You are a product of what your parents do.

They nurtured you, and you learned to nurture. They yelled, and you discovered that shouting was the way to communicate. From them, you got your sense of humor, your earliest political beliefs, and your initial ideas of right and wrong. You’re a product of what adults around you do – or, as in the new book “In the Company of Grace” by Jody Lulich, what they don’t.

The suicide attempt on New Year’s Eve of 1966 was not Jody Lulich’s mother’s first.

It was, however, the one that took her life, no matter how hard Lulich, who was nine years old at the time, tried to save her. He’d been taking care of her every day after school by then, trying to keep his parents from fighting, trying to keep the violence and vitriol between them at bay, but they were alcoholics with anger issues and he was just a boy.

On the way to his mother’s funeral, his father accidentally hit a stray dog with his car, and kept on driving. It was a kind of metaphor for Lulich’s heartbreak, and he never forgot it.

Through the rest of his childhood, Lulich tried to find the love his father denied him, but it was almost always absent.
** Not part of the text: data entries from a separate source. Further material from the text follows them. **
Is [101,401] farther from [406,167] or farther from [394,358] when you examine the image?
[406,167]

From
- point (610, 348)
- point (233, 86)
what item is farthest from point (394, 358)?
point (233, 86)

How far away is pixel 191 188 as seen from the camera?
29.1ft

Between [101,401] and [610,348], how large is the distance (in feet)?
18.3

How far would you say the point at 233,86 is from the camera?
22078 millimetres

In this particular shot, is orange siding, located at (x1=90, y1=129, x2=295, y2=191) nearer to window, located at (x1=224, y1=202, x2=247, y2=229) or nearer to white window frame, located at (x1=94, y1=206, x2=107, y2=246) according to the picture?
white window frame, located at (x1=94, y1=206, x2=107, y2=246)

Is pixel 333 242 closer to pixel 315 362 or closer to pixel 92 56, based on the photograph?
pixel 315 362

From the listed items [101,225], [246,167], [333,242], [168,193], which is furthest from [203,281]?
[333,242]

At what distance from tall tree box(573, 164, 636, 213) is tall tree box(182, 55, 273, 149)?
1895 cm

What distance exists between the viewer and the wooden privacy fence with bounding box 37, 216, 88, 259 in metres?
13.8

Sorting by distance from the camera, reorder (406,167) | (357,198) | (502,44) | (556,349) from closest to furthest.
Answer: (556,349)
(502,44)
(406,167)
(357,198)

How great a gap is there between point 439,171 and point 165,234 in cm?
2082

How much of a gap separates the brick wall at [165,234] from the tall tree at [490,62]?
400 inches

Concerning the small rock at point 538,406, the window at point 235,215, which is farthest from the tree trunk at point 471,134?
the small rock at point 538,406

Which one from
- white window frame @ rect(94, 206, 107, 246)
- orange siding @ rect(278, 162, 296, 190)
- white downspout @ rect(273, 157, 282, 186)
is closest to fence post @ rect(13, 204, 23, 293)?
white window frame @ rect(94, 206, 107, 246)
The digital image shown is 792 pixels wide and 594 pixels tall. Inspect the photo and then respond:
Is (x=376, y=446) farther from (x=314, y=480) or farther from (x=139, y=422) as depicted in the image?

At age eleven, Lulich moved out of his father’s home, bouncing between a neighbor’s welcoming house and back; as soon as he was able, he escaped, enrolled in college, and decided on veterinary school as a post-grad at Tuskeegee, an HBCU. There he excelled in his career, found support from a mother-figure who loved him, and he grew to accept that he was attracted to men.

But despite his success, the appreciation of his clients and patients, and the accolades that he gathered through the years, Lulich couldn’t seem to shake the feeling that something was wrong in his life. How could he finally accept the love and compassion he deserved?

If you’re the kind of reader who sees the word “veterinarian” in the subtitle of this book and make a beeline for it, there’s one big thing you’ll want to know: “In the Company of Grace” is not filled with animal tales.

There are a few, but they take a big back seat to author Jody Lulich’s story and that of his family, which come in wave after wave of sad memories and deep, lingering want. These are tales that, even when they’re meant to be the slightest bit upbeat, feel like a smack-down, or a stomp on your soul. That makes this a hard read for a good long time – melancholy and hard, but compelling because the tales don’t ever become what you think they’ll be. Oddly enough, there’s triumph here, and exactly what readers will want in the end.

“In the Company of Grace” – so-titled for the woman who accepted Lulich – is not the book to come to when you’re feeling sad. Reach for it when you want something meaningful, though. That’s what to do.